Bisnis.com, JAKARTA – Nilai tukar rupiah terhadap dolar AS ditutup melemah pada perdagangan Selasa (25/1/2022).
Berdasarkan data Bloomberg, nilai tukar rupiah ditutup melemah 0,09 persen atau 13,50 poin ke posisi Rp14.348,50 per dolar AS. Sementara itu, indeks dolar AS terpantau menguat sebesar 0,08 persen atau 0,08 poin ke level 95,9980 pada pukul 15.05 WIB.
Selain mata uang Garuda, beberapa mata uang lain di kawasan Asia terpantau melemah di antaranya won Korea Selatan turun 0,21 persen, rupee India turun 0,21 persen, baht Thailand turun 0,13 persen dan dolar Taiwan yang turun 0,08 persen.
Sebelumnya, Direktur TRFX Garuda Berjangka Ibrahim Assuaibi memperkirakan pelemahan nilai tukar rupiah pada hari ini karena terdapat beberapa sentimen negatif dari global maupun domestik yang mempengaruhi pergerakan mata uang.
Menurut Ibrahim, investor terus bersiap menghadapi keputusan kebijakan terbaru Federal Reserve AS. Sementara kekhawatiran atas inflasi dan ketegangan geopolitik di Eropa Timur meningkatkan daya tarik safe-haven logam kuning.
“Secara luas [keputusan The Fed Rabu mendatang] diperkirakan akan memperketat kebijakan moneter pada kecepatan yang lebih cepat dari yang diharapkan untuk mengekang inflasi yang terus tinggi,” tulis Ibrahim dalam riset harian, Senin (24/1/2022).
Baca Juga
Selain itu, Bank of Canada juga akan menyampaikan keputusan kebijakannya di hari yang sama dengan AS.
Dari segi geopolitik, terdapat ketegangan lanjutan antara AS dan Rusia atas Ukraina. Wakil Perdana Menteri Inggris Dominic Raab pun memperingatkan pada hari Minggu bahwa Rusia menghadapi sanksi ekonomi yang berat jika memasang rezim boneka di Ukraina.

Isi Dataset:

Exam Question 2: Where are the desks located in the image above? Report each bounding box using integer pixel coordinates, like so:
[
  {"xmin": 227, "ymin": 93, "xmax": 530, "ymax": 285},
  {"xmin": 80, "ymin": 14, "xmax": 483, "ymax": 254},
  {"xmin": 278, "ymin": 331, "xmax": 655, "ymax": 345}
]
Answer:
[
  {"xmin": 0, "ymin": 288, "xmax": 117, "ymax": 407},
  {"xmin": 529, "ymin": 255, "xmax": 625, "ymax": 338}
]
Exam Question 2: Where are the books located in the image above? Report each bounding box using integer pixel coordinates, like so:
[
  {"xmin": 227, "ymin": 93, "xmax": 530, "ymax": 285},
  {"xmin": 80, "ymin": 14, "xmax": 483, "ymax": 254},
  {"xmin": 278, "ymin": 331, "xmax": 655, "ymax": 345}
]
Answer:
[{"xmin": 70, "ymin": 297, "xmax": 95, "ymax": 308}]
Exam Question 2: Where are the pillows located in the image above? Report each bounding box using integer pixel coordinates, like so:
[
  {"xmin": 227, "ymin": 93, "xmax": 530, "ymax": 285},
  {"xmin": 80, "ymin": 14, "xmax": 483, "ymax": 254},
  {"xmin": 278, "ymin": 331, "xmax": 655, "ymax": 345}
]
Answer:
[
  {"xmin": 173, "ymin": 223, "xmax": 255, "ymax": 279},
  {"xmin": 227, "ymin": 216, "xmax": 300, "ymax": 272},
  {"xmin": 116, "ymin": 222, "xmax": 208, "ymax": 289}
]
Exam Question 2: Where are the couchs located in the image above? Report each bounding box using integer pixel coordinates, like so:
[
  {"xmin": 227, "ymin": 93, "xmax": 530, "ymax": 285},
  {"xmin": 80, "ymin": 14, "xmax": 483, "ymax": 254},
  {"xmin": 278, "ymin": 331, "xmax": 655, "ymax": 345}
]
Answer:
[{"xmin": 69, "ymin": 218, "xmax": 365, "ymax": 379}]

Perintah Kerja 1:
Sebutkan semua mata uang Asia selain rupiah yang melemah menurut berita nilai tukar rupiah.
Perintah Kerja 2:
Menurut berita nilai tukar rupiah, di posisi berapa rupiah ditutup terhadap dolar AS pada perdagangan Selasa (25/1/2022)?
Perintah Kerja 3:
Lanjutkan berita nilai tukar rupiah setelah kalimat terakhirnya.

Jawaban Akhir 1:
- Won Korea Selatan
- Rupee India
- Baht Thailand
- Dolar Taiwan

Jawaban Akhir 2:
Rp14.348,50 per dolar AS.

Jawaban Akhir 3:
Sementara itu, India menjual emas dengan harga diskon selama pekan lalu, dengan kenaikan harga domestiknya yang berdampak pada permintaan dan para pedagang perhiasan melihat ke depan untuk anggaran tahunan negara tersebut di tahun 2022-2023.
Kemudian dari dalam negeri, Ibrahim memprediksi kondisi perekonomian Indonesia pada tahun 2022 semakin membaik dan menjadi momentum pemulihan. Meski begitu, masih ada beberapa tantangan dan ketidakpastian yang bisa menghambat pertumbuhan ekonomi nasional.
Ibrahim memaparkan, dampak dari berbagai dinamika Covid-19 akan menimbulkan pemulihan ekonomi yang tidak merata, inflasi, terjadi supply disruption yang kemudian menimbulkan respons policy yaitu kenaikan suku bunga, konsolidasi fiskal dan akan menimbulkan gejolak terhadap nilai tukar.
Ibrahim melanjutkan, kenaikan kasus Covid-19 di Indonesia pada awal tahun juga mengancam kegiatan ekonomi tahun ini.